◆ Provided passage
- - - -

Transfer taxes and state-level estate planning: How to protect your wealth across states

Couple walking near swimming pool

Byline: Jeff Cowley | Senior Wealth Strategist, Citizens Private Wealth

Key takeaways

  • Seventeen states and the District of Columbia have either an estate or inheritance tax.
  • Some state estate or inheritance taxes are triggered at lower levels, impacting far more families than the federal estate tax.
  • Proper planning can help to reduce or eliminate state-level estate or inheritance taxes.
  • In addition to the federal estate, gift and generation skipping transfer taxes, a properly drafted estate plan must consider the impact of any state-level wealth transfer taxes.

Overview of federal transfer taxes

The federal government taxes the transfer of property both when you are alive and at death.

Estate tax

The federal estate tax is a tax on the transfer of property after a person's death. It applies to estates exceeding a certain value threshold, which is adjusted annually for inflation. The tax rate can be substantial, and proper estate planning is essential to minimize its impact. In 2025, individuals have a lifetime exclusion amount of $13.99 million. Under the One Big Beautiful Bill Act (OBBBA), this increases to $15 million in 2026, with future inflation adjustments. A 40% tax rate will apply once this has been exhausted.

Gift taxes

Gift taxes apply when you transfer property. The gift tax annual exclusion amount is a provision in the U.S. tax code that allows individuals to give a certain amount of money or property to another person each year without incurring gift tax. For 2025, the annual exclusion amount is $19,000 per recipient and increases for inflation each year in $1,000 increments. Gifts in excess of this must be reported on an annual gift tax return.

Any gifts made above the annual exclusion count against your lifetime limit. As of 2025, the lifetime gift tax exemption is $13.99 million, indexed for inflation. Under the One Big Beautiful Bill Act (OBBBA), this increases to $15 million in 2026, with future inflation adjustments. If your gifts exceed your lifetime exclusion amount, a 40% tax will be due. This exclusion is shared with the federal estate tax, meaning gifts made during life reduce the amount that can be passed tax-free at death.

Generation-Skipping Transfer Tax (GSTT)

- - - -

◆ Record excerpts
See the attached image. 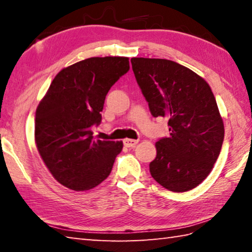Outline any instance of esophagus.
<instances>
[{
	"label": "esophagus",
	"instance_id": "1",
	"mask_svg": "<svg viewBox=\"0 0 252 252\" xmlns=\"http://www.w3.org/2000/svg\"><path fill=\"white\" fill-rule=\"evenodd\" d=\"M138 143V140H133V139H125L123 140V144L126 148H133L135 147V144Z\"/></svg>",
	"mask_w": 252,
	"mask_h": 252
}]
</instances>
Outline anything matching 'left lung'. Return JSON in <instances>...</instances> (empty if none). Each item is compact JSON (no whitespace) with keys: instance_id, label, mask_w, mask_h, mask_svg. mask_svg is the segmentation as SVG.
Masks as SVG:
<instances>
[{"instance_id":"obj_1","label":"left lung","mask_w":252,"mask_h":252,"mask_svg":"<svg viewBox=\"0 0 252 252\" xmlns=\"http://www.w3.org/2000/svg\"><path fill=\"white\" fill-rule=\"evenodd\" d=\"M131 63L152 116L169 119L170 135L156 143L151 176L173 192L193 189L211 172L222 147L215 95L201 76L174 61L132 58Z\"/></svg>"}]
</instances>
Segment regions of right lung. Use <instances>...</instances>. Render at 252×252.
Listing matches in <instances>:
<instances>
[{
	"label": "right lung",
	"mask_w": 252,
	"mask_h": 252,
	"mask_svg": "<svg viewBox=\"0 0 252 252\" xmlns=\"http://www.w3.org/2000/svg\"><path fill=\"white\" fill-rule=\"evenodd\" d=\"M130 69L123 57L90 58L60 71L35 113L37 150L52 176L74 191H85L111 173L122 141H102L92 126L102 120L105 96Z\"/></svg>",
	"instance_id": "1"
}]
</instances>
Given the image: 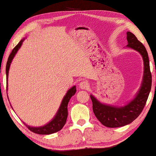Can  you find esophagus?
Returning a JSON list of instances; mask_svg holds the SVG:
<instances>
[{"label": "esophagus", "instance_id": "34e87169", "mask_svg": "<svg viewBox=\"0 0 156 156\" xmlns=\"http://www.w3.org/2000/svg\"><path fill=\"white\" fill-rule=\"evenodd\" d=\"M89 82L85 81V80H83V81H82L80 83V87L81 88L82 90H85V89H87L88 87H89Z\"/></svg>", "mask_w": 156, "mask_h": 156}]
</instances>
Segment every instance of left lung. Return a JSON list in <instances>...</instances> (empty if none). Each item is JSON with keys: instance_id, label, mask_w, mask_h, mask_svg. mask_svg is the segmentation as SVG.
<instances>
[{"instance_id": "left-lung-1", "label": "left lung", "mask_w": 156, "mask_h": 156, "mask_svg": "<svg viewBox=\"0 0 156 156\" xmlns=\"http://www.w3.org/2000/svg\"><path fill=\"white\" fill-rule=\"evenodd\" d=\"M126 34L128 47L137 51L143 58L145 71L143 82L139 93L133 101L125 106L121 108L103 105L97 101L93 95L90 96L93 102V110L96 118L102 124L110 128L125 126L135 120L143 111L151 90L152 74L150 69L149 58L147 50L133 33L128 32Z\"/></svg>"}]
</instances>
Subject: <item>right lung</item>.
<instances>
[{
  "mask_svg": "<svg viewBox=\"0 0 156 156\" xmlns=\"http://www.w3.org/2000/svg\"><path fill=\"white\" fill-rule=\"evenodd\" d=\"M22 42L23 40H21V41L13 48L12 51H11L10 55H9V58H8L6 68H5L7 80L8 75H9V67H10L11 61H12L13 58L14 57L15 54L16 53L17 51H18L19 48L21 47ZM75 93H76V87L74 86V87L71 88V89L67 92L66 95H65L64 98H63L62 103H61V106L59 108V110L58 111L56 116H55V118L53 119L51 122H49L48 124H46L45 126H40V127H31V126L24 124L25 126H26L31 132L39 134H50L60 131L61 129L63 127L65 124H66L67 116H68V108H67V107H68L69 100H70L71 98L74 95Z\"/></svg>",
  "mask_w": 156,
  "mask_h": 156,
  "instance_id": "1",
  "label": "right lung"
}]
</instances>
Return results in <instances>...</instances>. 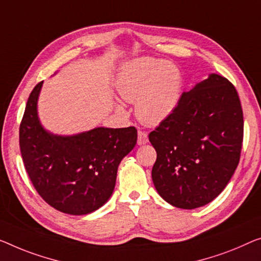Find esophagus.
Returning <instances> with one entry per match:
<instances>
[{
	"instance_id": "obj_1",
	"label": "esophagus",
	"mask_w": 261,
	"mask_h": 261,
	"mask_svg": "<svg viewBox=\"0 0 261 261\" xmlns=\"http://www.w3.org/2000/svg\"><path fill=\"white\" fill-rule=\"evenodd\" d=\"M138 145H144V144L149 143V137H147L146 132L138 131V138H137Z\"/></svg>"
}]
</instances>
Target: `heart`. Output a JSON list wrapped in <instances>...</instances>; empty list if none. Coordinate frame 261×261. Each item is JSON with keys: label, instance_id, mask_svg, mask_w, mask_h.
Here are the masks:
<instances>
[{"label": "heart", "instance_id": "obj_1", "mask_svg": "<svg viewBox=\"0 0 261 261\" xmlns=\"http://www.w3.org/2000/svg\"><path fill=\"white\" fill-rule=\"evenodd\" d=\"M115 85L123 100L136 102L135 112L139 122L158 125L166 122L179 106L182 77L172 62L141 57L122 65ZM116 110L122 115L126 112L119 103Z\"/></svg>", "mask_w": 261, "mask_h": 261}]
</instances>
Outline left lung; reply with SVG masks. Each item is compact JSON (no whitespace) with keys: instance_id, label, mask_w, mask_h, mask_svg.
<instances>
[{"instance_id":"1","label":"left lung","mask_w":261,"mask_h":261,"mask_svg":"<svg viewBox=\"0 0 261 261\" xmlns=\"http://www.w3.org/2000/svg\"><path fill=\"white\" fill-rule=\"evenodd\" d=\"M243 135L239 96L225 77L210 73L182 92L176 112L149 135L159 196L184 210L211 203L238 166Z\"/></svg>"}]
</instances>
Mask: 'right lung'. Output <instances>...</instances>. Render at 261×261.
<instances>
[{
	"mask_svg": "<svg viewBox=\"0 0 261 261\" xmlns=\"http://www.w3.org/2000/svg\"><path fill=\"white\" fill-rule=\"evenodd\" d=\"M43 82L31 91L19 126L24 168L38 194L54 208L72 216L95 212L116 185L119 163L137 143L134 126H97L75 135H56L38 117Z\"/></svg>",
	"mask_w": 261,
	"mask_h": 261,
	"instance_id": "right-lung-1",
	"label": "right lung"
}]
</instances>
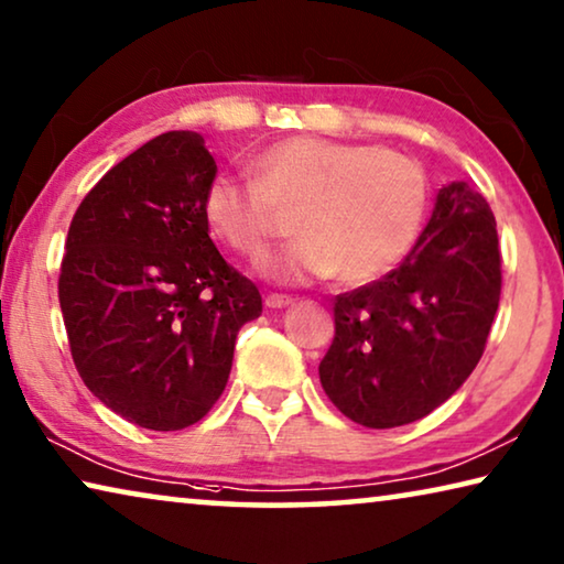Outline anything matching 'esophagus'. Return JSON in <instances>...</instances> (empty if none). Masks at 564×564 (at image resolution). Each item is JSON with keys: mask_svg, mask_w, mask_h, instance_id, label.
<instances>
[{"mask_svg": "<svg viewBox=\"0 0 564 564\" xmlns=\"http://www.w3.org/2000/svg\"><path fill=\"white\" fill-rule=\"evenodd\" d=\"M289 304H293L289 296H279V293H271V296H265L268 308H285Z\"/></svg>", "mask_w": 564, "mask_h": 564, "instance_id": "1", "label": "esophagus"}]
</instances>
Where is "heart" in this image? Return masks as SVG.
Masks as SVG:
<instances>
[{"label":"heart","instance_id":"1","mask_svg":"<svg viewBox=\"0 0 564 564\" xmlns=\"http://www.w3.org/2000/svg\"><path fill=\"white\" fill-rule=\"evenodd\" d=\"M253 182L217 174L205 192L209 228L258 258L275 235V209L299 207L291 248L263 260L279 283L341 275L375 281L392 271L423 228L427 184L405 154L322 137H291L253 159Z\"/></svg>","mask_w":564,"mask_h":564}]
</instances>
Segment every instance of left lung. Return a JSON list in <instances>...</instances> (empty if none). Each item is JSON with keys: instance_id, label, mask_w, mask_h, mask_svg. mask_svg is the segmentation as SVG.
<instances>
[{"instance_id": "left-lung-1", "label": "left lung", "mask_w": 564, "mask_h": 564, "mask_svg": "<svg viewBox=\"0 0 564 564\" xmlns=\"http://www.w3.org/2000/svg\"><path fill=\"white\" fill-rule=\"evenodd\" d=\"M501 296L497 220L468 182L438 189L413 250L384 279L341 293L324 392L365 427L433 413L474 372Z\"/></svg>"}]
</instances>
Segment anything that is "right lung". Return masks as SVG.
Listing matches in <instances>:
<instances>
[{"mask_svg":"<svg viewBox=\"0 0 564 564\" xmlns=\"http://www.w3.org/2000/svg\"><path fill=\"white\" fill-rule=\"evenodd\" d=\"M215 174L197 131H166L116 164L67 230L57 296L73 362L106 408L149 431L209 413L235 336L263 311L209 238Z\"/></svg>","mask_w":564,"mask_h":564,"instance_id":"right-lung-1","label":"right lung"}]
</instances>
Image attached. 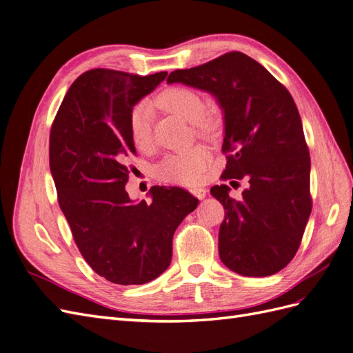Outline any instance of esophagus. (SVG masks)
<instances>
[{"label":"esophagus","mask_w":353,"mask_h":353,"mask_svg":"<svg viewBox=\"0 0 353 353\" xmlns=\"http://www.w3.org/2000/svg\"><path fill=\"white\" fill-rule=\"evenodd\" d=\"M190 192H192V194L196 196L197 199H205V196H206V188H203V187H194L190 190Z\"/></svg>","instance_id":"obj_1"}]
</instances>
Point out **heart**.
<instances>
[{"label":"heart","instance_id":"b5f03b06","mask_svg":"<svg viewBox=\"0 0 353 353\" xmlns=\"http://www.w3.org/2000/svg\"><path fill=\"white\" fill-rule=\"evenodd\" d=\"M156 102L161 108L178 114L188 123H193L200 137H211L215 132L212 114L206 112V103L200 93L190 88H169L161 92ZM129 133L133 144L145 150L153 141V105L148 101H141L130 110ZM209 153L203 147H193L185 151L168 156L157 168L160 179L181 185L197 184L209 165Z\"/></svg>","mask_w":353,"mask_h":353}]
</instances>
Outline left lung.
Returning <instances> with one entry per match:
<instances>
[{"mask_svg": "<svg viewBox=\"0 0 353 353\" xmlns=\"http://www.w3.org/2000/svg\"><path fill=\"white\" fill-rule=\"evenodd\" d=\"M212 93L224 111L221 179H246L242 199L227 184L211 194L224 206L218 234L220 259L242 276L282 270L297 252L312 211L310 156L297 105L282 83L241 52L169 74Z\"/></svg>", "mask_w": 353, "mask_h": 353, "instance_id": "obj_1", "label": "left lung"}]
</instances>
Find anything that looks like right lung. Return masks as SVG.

- - - -

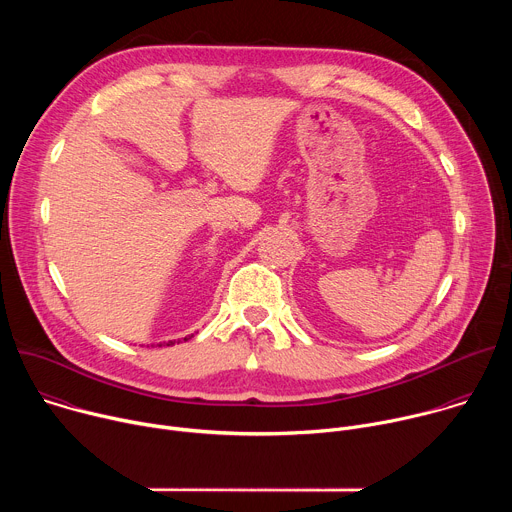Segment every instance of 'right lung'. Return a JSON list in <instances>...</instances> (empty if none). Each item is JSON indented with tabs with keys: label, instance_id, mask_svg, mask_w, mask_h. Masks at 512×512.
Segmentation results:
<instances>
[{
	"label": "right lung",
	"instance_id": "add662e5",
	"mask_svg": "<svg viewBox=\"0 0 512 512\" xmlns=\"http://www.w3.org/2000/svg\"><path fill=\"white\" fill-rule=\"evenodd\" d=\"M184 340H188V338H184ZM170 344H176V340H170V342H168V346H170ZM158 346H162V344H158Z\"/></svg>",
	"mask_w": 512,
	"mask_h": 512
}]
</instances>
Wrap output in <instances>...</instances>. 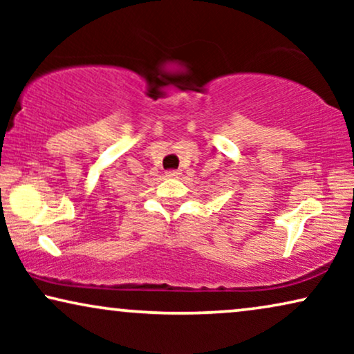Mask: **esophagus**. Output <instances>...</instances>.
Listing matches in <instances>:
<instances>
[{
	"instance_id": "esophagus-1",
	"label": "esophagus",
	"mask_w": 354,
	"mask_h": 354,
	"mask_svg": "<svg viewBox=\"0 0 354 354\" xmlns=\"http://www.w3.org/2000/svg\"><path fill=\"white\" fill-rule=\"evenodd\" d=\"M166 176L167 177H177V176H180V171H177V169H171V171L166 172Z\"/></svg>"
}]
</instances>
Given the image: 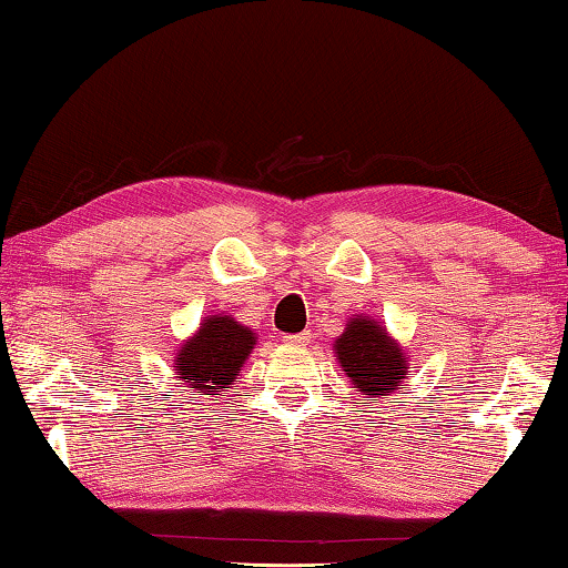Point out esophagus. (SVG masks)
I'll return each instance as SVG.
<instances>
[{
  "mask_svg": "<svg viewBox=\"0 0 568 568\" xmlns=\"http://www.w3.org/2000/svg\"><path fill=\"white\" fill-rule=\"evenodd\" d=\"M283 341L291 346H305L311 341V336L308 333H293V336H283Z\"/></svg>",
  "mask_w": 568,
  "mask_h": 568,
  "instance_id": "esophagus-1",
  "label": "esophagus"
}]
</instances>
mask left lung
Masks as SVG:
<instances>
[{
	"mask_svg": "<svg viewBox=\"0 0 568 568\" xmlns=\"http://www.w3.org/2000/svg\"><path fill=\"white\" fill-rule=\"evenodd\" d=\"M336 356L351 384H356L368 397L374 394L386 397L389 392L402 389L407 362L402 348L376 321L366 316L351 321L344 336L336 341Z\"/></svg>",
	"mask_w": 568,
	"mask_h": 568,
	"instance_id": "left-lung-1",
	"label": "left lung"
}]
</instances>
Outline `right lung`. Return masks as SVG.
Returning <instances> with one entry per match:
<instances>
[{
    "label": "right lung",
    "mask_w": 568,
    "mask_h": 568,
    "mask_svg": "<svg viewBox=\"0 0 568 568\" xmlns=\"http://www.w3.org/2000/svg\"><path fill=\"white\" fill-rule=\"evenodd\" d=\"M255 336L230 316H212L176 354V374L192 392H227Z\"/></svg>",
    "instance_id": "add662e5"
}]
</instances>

- - - -

◆ Do this
Continue the article on transfer taxes and estate planning from where it stops, under the heading on the generation-skipping transfer tax.

◆ Result
The Generation-Skipping Transfer Tax (GSTT) is an additional tax imposed on the transfer of property to individuals who are at least two generations younger than the donor, such as grandchildren. This tax is levied to prevent families from circumventing a round of estate taxes that would typically be incurred upon the death of the donor's children. The GSTT applies only after the donor has exceeded the lifetime estate tax exemption amount. The GSTT exclusion amount is the same as the lifetime exclusion ($13.99 million in 2025, increasing to $15 million in 2026 under OBBBA). GSTT exclusion is allocated to gifts made to younger generations. This is most often seen where gifts are made to a trust intended to benefit children and grandchildren.

State-level transfer taxes

Several states have their own transfer taxes on wealth. The rules that apply depend on where you live and potentially where you own property.

State estate taxes

Twelve states and the District of Columbia charge an estate tax on property transfers at death. You may owe these taxes if you pass away while living in one of these states:

  • Connecticut
  • Washington, D.C.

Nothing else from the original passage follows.